TASK DIRECTIONS
Update the part of the material that opens with the line containing "What separation exists" and runs through the end of the material, replacing "pixel" with "point" and leaving everything else unchanged. Give only those lines.

GIVEN DATA
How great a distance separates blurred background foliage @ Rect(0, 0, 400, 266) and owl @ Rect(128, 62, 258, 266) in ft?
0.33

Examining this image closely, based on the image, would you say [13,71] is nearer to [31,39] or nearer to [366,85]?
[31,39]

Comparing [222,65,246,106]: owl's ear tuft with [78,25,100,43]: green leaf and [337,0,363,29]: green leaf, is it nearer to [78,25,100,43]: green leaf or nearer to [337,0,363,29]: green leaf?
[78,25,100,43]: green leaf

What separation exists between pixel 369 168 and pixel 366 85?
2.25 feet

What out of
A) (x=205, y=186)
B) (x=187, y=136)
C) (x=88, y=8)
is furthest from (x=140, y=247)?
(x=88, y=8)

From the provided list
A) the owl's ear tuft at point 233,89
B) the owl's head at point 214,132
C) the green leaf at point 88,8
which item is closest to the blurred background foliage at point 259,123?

OUTPUT BELOW
What separation exists between point 369 168 and point 366 85?
2.25 feet

What out of
A) (x=205, y=186)
B) (x=187, y=136)
C) (x=88, y=8)
is furthest from (x=140, y=247)?
(x=88, y=8)

From the provided list
A) the owl's ear tuft at point 233,89
B) the owl's head at point 214,132
C) the green leaf at point 88,8
which item is closest to the blurred background foliage at point 259,123?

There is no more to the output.